How to reverse-project 2D coordinates to a z=n plane in 3D

Question

I want to "unproject" 2D coordinates back to 3D space, to a given z plane. (Where z is known, so are the projected 2D coorinates and the pMatrix and mvMatrix used).

Web search only shows up with gluUnProject's variants which has a comletely different use.

Answer 1

First make sure that your screen-coordinates are in the right coordinate-space, that is between -1 and 1.

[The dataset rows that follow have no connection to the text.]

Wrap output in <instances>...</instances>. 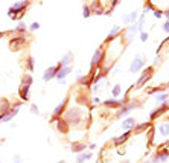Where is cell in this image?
<instances>
[{
    "label": "cell",
    "mask_w": 169,
    "mask_h": 163,
    "mask_svg": "<svg viewBox=\"0 0 169 163\" xmlns=\"http://www.w3.org/2000/svg\"><path fill=\"white\" fill-rule=\"evenodd\" d=\"M32 82H34V79H32V76L29 73H24L22 76V84L18 87V98H20L22 102L29 101V90L32 87Z\"/></svg>",
    "instance_id": "1"
},
{
    "label": "cell",
    "mask_w": 169,
    "mask_h": 163,
    "mask_svg": "<svg viewBox=\"0 0 169 163\" xmlns=\"http://www.w3.org/2000/svg\"><path fill=\"white\" fill-rule=\"evenodd\" d=\"M31 3L29 2H15L11 8L8 9V17L12 18V20H20L23 15H24V9L29 6Z\"/></svg>",
    "instance_id": "2"
},
{
    "label": "cell",
    "mask_w": 169,
    "mask_h": 163,
    "mask_svg": "<svg viewBox=\"0 0 169 163\" xmlns=\"http://www.w3.org/2000/svg\"><path fill=\"white\" fill-rule=\"evenodd\" d=\"M26 43L28 40L24 38V35H12V38H9V49L12 52H18L26 46Z\"/></svg>",
    "instance_id": "3"
},
{
    "label": "cell",
    "mask_w": 169,
    "mask_h": 163,
    "mask_svg": "<svg viewBox=\"0 0 169 163\" xmlns=\"http://www.w3.org/2000/svg\"><path fill=\"white\" fill-rule=\"evenodd\" d=\"M23 105V102L20 101V102H17V104H14L11 107V110L8 111V113H5V115H0V124H6V122H9V120H12L14 117L18 115V111H20V107Z\"/></svg>",
    "instance_id": "4"
},
{
    "label": "cell",
    "mask_w": 169,
    "mask_h": 163,
    "mask_svg": "<svg viewBox=\"0 0 169 163\" xmlns=\"http://www.w3.org/2000/svg\"><path fill=\"white\" fill-rule=\"evenodd\" d=\"M67 124L70 125H78L79 120H81V111L79 110H69L67 113H66V119H64Z\"/></svg>",
    "instance_id": "5"
},
{
    "label": "cell",
    "mask_w": 169,
    "mask_h": 163,
    "mask_svg": "<svg viewBox=\"0 0 169 163\" xmlns=\"http://www.w3.org/2000/svg\"><path fill=\"white\" fill-rule=\"evenodd\" d=\"M59 70H61V66H59V63H58L56 66H52V67L46 69L44 73H43V81H44V82H49L50 79L56 78V75H58V72H59Z\"/></svg>",
    "instance_id": "6"
},
{
    "label": "cell",
    "mask_w": 169,
    "mask_h": 163,
    "mask_svg": "<svg viewBox=\"0 0 169 163\" xmlns=\"http://www.w3.org/2000/svg\"><path fill=\"white\" fill-rule=\"evenodd\" d=\"M104 59V49L102 47H98V50L93 53V58H91V67H96L99 66Z\"/></svg>",
    "instance_id": "7"
},
{
    "label": "cell",
    "mask_w": 169,
    "mask_h": 163,
    "mask_svg": "<svg viewBox=\"0 0 169 163\" xmlns=\"http://www.w3.org/2000/svg\"><path fill=\"white\" fill-rule=\"evenodd\" d=\"M67 102H69V99H67V98H64V99H63L59 104L56 105L55 110H54V113H52V115H54V119L59 117L61 115H63V113H64V110H66V107H67Z\"/></svg>",
    "instance_id": "8"
},
{
    "label": "cell",
    "mask_w": 169,
    "mask_h": 163,
    "mask_svg": "<svg viewBox=\"0 0 169 163\" xmlns=\"http://www.w3.org/2000/svg\"><path fill=\"white\" fill-rule=\"evenodd\" d=\"M54 122H56V128H58V131H61L63 134H67L69 131V124L64 120V119H61V117H56V119H54Z\"/></svg>",
    "instance_id": "9"
},
{
    "label": "cell",
    "mask_w": 169,
    "mask_h": 163,
    "mask_svg": "<svg viewBox=\"0 0 169 163\" xmlns=\"http://www.w3.org/2000/svg\"><path fill=\"white\" fill-rule=\"evenodd\" d=\"M11 102L8 101V99H5V98H2L0 99V115H5V113H8L9 110H11Z\"/></svg>",
    "instance_id": "10"
},
{
    "label": "cell",
    "mask_w": 169,
    "mask_h": 163,
    "mask_svg": "<svg viewBox=\"0 0 169 163\" xmlns=\"http://www.w3.org/2000/svg\"><path fill=\"white\" fill-rule=\"evenodd\" d=\"M143 64H145V61H143L142 58H136L134 61L131 63V67H130V72H133V73H134V72H139V70H140L142 67H143Z\"/></svg>",
    "instance_id": "11"
},
{
    "label": "cell",
    "mask_w": 169,
    "mask_h": 163,
    "mask_svg": "<svg viewBox=\"0 0 169 163\" xmlns=\"http://www.w3.org/2000/svg\"><path fill=\"white\" fill-rule=\"evenodd\" d=\"M72 59H73V53H72V52H67V53L61 58V61H59V66H61V67H69V66H70V63H72Z\"/></svg>",
    "instance_id": "12"
},
{
    "label": "cell",
    "mask_w": 169,
    "mask_h": 163,
    "mask_svg": "<svg viewBox=\"0 0 169 163\" xmlns=\"http://www.w3.org/2000/svg\"><path fill=\"white\" fill-rule=\"evenodd\" d=\"M136 18H137V12L131 11L130 14H126V15L122 17V22H124L125 24H131V23H134L136 22Z\"/></svg>",
    "instance_id": "13"
},
{
    "label": "cell",
    "mask_w": 169,
    "mask_h": 163,
    "mask_svg": "<svg viewBox=\"0 0 169 163\" xmlns=\"http://www.w3.org/2000/svg\"><path fill=\"white\" fill-rule=\"evenodd\" d=\"M70 72H72V66H69V67H61V70H59V72H58V75H56V78L63 82Z\"/></svg>",
    "instance_id": "14"
},
{
    "label": "cell",
    "mask_w": 169,
    "mask_h": 163,
    "mask_svg": "<svg viewBox=\"0 0 169 163\" xmlns=\"http://www.w3.org/2000/svg\"><path fill=\"white\" fill-rule=\"evenodd\" d=\"M134 127H136V119H133V117H128V119H125L122 122V128L124 130H134Z\"/></svg>",
    "instance_id": "15"
},
{
    "label": "cell",
    "mask_w": 169,
    "mask_h": 163,
    "mask_svg": "<svg viewBox=\"0 0 169 163\" xmlns=\"http://www.w3.org/2000/svg\"><path fill=\"white\" fill-rule=\"evenodd\" d=\"M149 78H151V69H148L146 72H143V73H142V76H140V79L137 81V87H140V85H142V84H143V82H145V81H148Z\"/></svg>",
    "instance_id": "16"
},
{
    "label": "cell",
    "mask_w": 169,
    "mask_h": 163,
    "mask_svg": "<svg viewBox=\"0 0 169 163\" xmlns=\"http://www.w3.org/2000/svg\"><path fill=\"white\" fill-rule=\"evenodd\" d=\"M158 133H160L161 136H168L169 134V124L168 122H163V124L158 125Z\"/></svg>",
    "instance_id": "17"
},
{
    "label": "cell",
    "mask_w": 169,
    "mask_h": 163,
    "mask_svg": "<svg viewBox=\"0 0 169 163\" xmlns=\"http://www.w3.org/2000/svg\"><path fill=\"white\" fill-rule=\"evenodd\" d=\"M85 148H87V145H85V143H81V142H79V143H73V145H72V151H73V152H79V154L84 151Z\"/></svg>",
    "instance_id": "18"
},
{
    "label": "cell",
    "mask_w": 169,
    "mask_h": 163,
    "mask_svg": "<svg viewBox=\"0 0 169 163\" xmlns=\"http://www.w3.org/2000/svg\"><path fill=\"white\" fill-rule=\"evenodd\" d=\"M158 159V162H166L168 160V157H169V151L168 150H161L160 152H157V155H156Z\"/></svg>",
    "instance_id": "19"
},
{
    "label": "cell",
    "mask_w": 169,
    "mask_h": 163,
    "mask_svg": "<svg viewBox=\"0 0 169 163\" xmlns=\"http://www.w3.org/2000/svg\"><path fill=\"white\" fill-rule=\"evenodd\" d=\"M89 159H91V152H81L78 155V159H76V163H82L85 160H89Z\"/></svg>",
    "instance_id": "20"
},
{
    "label": "cell",
    "mask_w": 169,
    "mask_h": 163,
    "mask_svg": "<svg viewBox=\"0 0 169 163\" xmlns=\"http://www.w3.org/2000/svg\"><path fill=\"white\" fill-rule=\"evenodd\" d=\"M133 108H134V105H126V107H124V108H120V110H119L117 116H119V117L126 116V115H128V113H130V111H131Z\"/></svg>",
    "instance_id": "21"
},
{
    "label": "cell",
    "mask_w": 169,
    "mask_h": 163,
    "mask_svg": "<svg viewBox=\"0 0 169 163\" xmlns=\"http://www.w3.org/2000/svg\"><path fill=\"white\" fill-rule=\"evenodd\" d=\"M120 92H122V85H120V84H116V85L113 87V92H111L113 99H116V98L120 94Z\"/></svg>",
    "instance_id": "22"
},
{
    "label": "cell",
    "mask_w": 169,
    "mask_h": 163,
    "mask_svg": "<svg viewBox=\"0 0 169 163\" xmlns=\"http://www.w3.org/2000/svg\"><path fill=\"white\" fill-rule=\"evenodd\" d=\"M34 63H35V59L32 57H28V59H26V69L29 70V72H34Z\"/></svg>",
    "instance_id": "23"
},
{
    "label": "cell",
    "mask_w": 169,
    "mask_h": 163,
    "mask_svg": "<svg viewBox=\"0 0 169 163\" xmlns=\"http://www.w3.org/2000/svg\"><path fill=\"white\" fill-rule=\"evenodd\" d=\"M169 94L168 93H158L156 96V99H157V102H165V101H168Z\"/></svg>",
    "instance_id": "24"
},
{
    "label": "cell",
    "mask_w": 169,
    "mask_h": 163,
    "mask_svg": "<svg viewBox=\"0 0 169 163\" xmlns=\"http://www.w3.org/2000/svg\"><path fill=\"white\" fill-rule=\"evenodd\" d=\"M128 136H130V131H128V133H124V134H122V136H119V137H116V139H114V143H116V145H119V143H120V142H124Z\"/></svg>",
    "instance_id": "25"
},
{
    "label": "cell",
    "mask_w": 169,
    "mask_h": 163,
    "mask_svg": "<svg viewBox=\"0 0 169 163\" xmlns=\"http://www.w3.org/2000/svg\"><path fill=\"white\" fill-rule=\"evenodd\" d=\"M119 29H120V26H114L111 31H110V34H108V40H110V38H113L114 35L117 34V32H119Z\"/></svg>",
    "instance_id": "26"
},
{
    "label": "cell",
    "mask_w": 169,
    "mask_h": 163,
    "mask_svg": "<svg viewBox=\"0 0 169 163\" xmlns=\"http://www.w3.org/2000/svg\"><path fill=\"white\" fill-rule=\"evenodd\" d=\"M148 125H149L148 122H143V124H140V125H136V127H134V130H133V131H136V133H137V131H140V130L146 128Z\"/></svg>",
    "instance_id": "27"
},
{
    "label": "cell",
    "mask_w": 169,
    "mask_h": 163,
    "mask_svg": "<svg viewBox=\"0 0 169 163\" xmlns=\"http://www.w3.org/2000/svg\"><path fill=\"white\" fill-rule=\"evenodd\" d=\"M31 113H32V115H40V110H38V105H35V104H32V105H31Z\"/></svg>",
    "instance_id": "28"
},
{
    "label": "cell",
    "mask_w": 169,
    "mask_h": 163,
    "mask_svg": "<svg viewBox=\"0 0 169 163\" xmlns=\"http://www.w3.org/2000/svg\"><path fill=\"white\" fill-rule=\"evenodd\" d=\"M12 162H14V163H23L22 155H18V154H15V155L12 157Z\"/></svg>",
    "instance_id": "29"
},
{
    "label": "cell",
    "mask_w": 169,
    "mask_h": 163,
    "mask_svg": "<svg viewBox=\"0 0 169 163\" xmlns=\"http://www.w3.org/2000/svg\"><path fill=\"white\" fill-rule=\"evenodd\" d=\"M90 11H91L90 6H84V12H82V15H84V17H89V15L91 14Z\"/></svg>",
    "instance_id": "30"
},
{
    "label": "cell",
    "mask_w": 169,
    "mask_h": 163,
    "mask_svg": "<svg viewBox=\"0 0 169 163\" xmlns=\"http://www.w3.org/2000/svg\"><path fill=\"white\" fill-rule=\"evenodd\" d=\"M31 31H38L40 29V23H37V22H34V23L31 24V28H29Z\"/></svg>",
    "instance_id": "31"
},
{
    "label": "cell",
    "mask_w": 169,
    "mask_h": 163,
    "mask_svg": "<svg viewBox=\"0 0 169 163\" xmlns=\"http://www.w3.org/2000/svg\"><path fill=\"white\" fill-rule=\"evenodd\" d=\"M161 28H163V31H165V32H168V34H169V18L166 20V22H165V23H163V26H161Z\"/></svg>",
    "instance_id": "32"
},
{
    "label": "cell",
    "mask_w": 169,
    "mask_h": 163,
    "mask_svg": "<svg viewBox=\"0 0 169 163\" xmlns=\"http://www.w3.org/2000/svg\"><path fill=\"white\" fill-rule=\"evenodd\" d=\"M140 40H142V41H146V40H148V34H146V32H142V34H140Z\"/></svg>",
    "instance_id": "33"
},
{
    "label": "cell",
    "mask_w": 169,
    "mask_h": 163,
    "mask_svg": "<svg viewBox=\"0 0 169 163\" xmlns=\"http://www.w3.org/2000/svg\"><path fill=\"white\" fill-rule=\"evenodd\" d=\"M154 15H156L157 18H160V17L163 15V12H161V11H157V9H156V11H154Z\"/></svg>",
    "instance_id": "34"
},
{
    "label": "cell",
    "mask_w": 169,
    "mask_h": 163,
    "mask_svg": "<svg viewBox=\"0 0 169 163\" xmlns=\"http://www.w3.org/2000/svg\"><path fill=\"white\" fill-rule=\"evenodd\" d=\"M8 34V32H6V31H2V32H0V38H2V37H5V35Z\"/></svg>",
    "instance_id": "35"
},
{
    "label": "cell",
    "mask_w": 169,
    "mask_h": 163,
    "mask_svg": "<svg viewBox=\"0 0 169 163\" xmlns=\"http://www.w3.org/2000/svg\"><path fill=\"white\" fill-rule=\"evenodd\" d=\"M89 148H90V150H95V148H96V145H95V143H90V146H89Z\"/></svg>",
    "instance_id": "36"
},
{
    "label": "cell",
    "mask_w": 169,
    "mask_h": 163,
    "mask_svg": "<svg viewBox=\"0 0 169 163\" xmlns=\"http://www.w3.org/2000/svg\"><path fill=\"white\" fill-rule=\"evenodd\" d=\"M165 15H168V17H169V9H168V11H165Z\"/></svg>",
    "instance_id": "37"
},
{
    "label": "cell",
    "mask_w": 169,
    "mask_h": 163,
    "mask_svg": "<svg viewBox=\"0 0 169 163\" xmlns=\"http://www.w3.org/2000/svg\"><path fill=\"white\" fill-rule=\"evenodd\" d=\"M122 163H130V162H128V160H124V162H122Z\"/></svg>",
    "instance_id": "38"
},
{
    "label": "cell",
    "mask_w": 169,
    "mask_h": 163,
    "mask_svg": "<svg viewBox=\"0 0 169 163\" xmlns=\"http://www.w3.org/2000/svg\"><path fill=\"white\" fill-rule=\"evenodd\" d=\"M145 163H151V162H145Z\"/></svg>",
    "instance_id": "39"
},
{
    "label": "cell",
    "mask_w": 169,
    "mask_h": 163,
    "mask_svg": "<svg viewBox=\"0 0 169 163\" xmlns=\"http://www.w3.org/2000/svg\"><path fill=\"white\" fill-rule=\"evenodd\" d=\"M0 163H3V162H0Z\"/></svg>",
    "instance_id": "40"
},
{
    "label": "cell",
    "mask_w": 169,
    "mask_h": 163,
    "mask_svg": "<svg viewBox=\"0 0 169 163\" xmlns=\"http://www.w3.org/2000/svg\"><path fill=\"white\" fill-rule=\"evenodd\" d=\"M63 163H64V162H63Z\"/></svg>",
    "instance_id": "41"
}]
</instances>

Then you need to combine projection and model-view matrices into a single one. Sample code using Javascript and glMatrix for convenience:

var m = mat4.create();
mat4.multiply(m, pMatrix, mvMatrix);

On Wikipedia you can find the basic formula used with projection. Factoring out those multiplications and solving them for x and y will give you (screenshot from mxMaxima):

Note the column-major format in indexes.

The JS version of this formula (with x2 and y2 being the projected 2d coordinates, x and y being the original 3d ones and original z was known):

var x=-((m[8]*(m[5]-m[6]*y2)+m[4]*(m[10]*y2-m[9])+(m[6]*m[9]-m[10]*m[5])*x2)*z+m[4]*(m[14]*y2-m[13])-m[12]*m[6]*y2+(m[13]*m[6]-m[14]*m[5])*x2+m[12]*m[5])/(m[4]*(m[2]*y2-m[1])-m[0]*m[6]*y2+(m[1]*m[6]-m[2]*m[5])*x2+m[0]*m[5]);
var y=((m[8]*(m[1]-m[2]*y2)+m[0]*m[10]*y2+(m[2]*m[9]-m[1]*m[10])*x2-m[0]*m[9])*z-m[12]*m[2]*y2+m[0]*m[14]*y2+(m[13]*m[2]-m[1]*m[14])*x2-m[0]*m[13]+m[1]*m[12])/(m[4]*(m[2]*y2-m[1])-m[0]*m[6]*y2+(m[1]*m[6]-m[2]*m[5])*x2+m[0]*m[5]);

As a bonus you can get the distance from the projection plane with:

var w = m[10]*z+m[6]*y+m[2]*x+m[14];